Precisely, we considered, in this case, a prediction as TP if there was a decrease of read value by a factor of at least 1.5 between the read value at the putative RUT site 5′-end point and the read count value 150 nt downstream from putative RUT site 3′-end point (hence after the putative RNAP pause site), the first with a read count value ≥10. We considered this constraint in order to analyze only the predictions near an expressed DNA region in the RNA-Seq data. In fact, a prediction close to a not-expressed DNA region could be incorrectly considered as a FP.

Results

In this study we used as data sources: i.) the available genome sequences of E. coli K-12 [33] for Rho-dependent terminator prediction; ii) the BSTs regions obtained by [18] (see Implementation section) and RNA-Seq data (this study) for terminator prediction validation. The complete genome of E. coli K-12 has a GC-content of 50.79%, and consists of putative 4518 genes. The results obtained are shown below. Moreover, we decided to test RhoTermPredict also on genome sequences of B. subtilis 168 in order to analyze RhoTermPredict performances on another genome different from E. coli K-12.

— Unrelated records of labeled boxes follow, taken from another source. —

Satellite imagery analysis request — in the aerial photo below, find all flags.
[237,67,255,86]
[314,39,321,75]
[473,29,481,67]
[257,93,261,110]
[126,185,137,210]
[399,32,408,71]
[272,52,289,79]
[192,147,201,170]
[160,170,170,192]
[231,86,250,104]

Rho-dependent terminators prediction by RhoTermPredict in E. coli K-12 and evaluation

Table 1 summarizes statistics of putative Rho-dependent terminators that were predicted by RhoTermPredict in the positive set. All predicted terminators without any limitation on the prediction score were taken into account. In the positive set of sequences, the algorithm predicted putative terminators in most (64.5%) of the analyzed regions (Table 1). A total of 1064 putative terminators were predicted. Multiple putative terminators were sometime associated with single sequences of the positive set. In particular, in 17.2% of examined regions, more than one predicted terminator could be found within the 300 nt of the positive set of sequences. In Fig. 2 we show the distributions of C/G content of predicted RUT sites terminators (the mean value is 1.6, as reported in Table 1), while in Fig. 3 we show the distributions of distances occurring between the 3′-end points of Rho-dependent terminators RUT sites and the 5′ end points of relative annotated BST regions.

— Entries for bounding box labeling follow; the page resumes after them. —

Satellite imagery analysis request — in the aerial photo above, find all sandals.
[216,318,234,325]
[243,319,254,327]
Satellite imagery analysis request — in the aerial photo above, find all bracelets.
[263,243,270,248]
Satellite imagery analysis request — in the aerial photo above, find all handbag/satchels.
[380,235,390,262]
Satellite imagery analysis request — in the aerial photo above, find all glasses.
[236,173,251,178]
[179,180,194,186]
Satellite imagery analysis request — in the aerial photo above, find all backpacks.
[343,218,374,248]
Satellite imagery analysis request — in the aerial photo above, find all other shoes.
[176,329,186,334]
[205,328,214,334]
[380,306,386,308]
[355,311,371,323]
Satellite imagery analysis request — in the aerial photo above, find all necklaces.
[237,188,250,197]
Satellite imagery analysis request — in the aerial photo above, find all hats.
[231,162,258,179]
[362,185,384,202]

Table 1 Statistics of predicted Rho-dependent terminators in the E.coli K-12 genome sequences of the positive set by RhoTermPredict algorithm
Fig. 2
figure 2

Distribution of C/G content of predicted terminators RUT sites

Fig. 3
figure 3

Distribution of predicted Rho-dependent terminators RUT sites in E. coli K-12 as a function of their distance from the BST regions. Predicted Rho-dependent terminators are grouped based on distances between the RUT site 3′-end points and the annotated BST regions 5′-end points

Then we evaluated RhoTermPredict performances on terminator prediction using a positive set of sequences including the 300 nt long regions immediately upstream of all the BSTs regions, and a negative set of sequences represented by IRs of E. coli K-12 genome, located between two divergently oriented CDSs with length between 200 and 300 nt (see Implementation section for details). To use without bias the positive and negative sequence datasets, which originally did not have the same size, we randomly selected 195 sequences (negative set size) of the positive sets, and performed the tests 10 times with different series of randomly selected sequences to obtain mean values (Table 2, columns 1 and 2). In this way, we used a positive and a negative set having the same size. We also reported in Table 2 the results, obtained in the same positive and negative sets, by ARNold Rho-independent terminators prediction tool [25, 29]. We saw RhoTermPredict well performing with the analyzed genome. The F1-score with our algorithm was about 0.7, recall was 65.6%, precision was 73.6% and, finally, specificity and accuracy were, respectively, 76.4 and 71.0% (Table 2). As expected, ARNold, being an intrinsic terminators prediction tool, was not performing in the prediction of terminators in genomic regions where Rho-dependent terminators were expected (F1-score very low, about 0.1, Table 2). Therefore the degree of overlap between RhoTermPredict and ARNold predictions (and, hence, between Rho-dependent and intrinsic terminators) in the previous regions was very low.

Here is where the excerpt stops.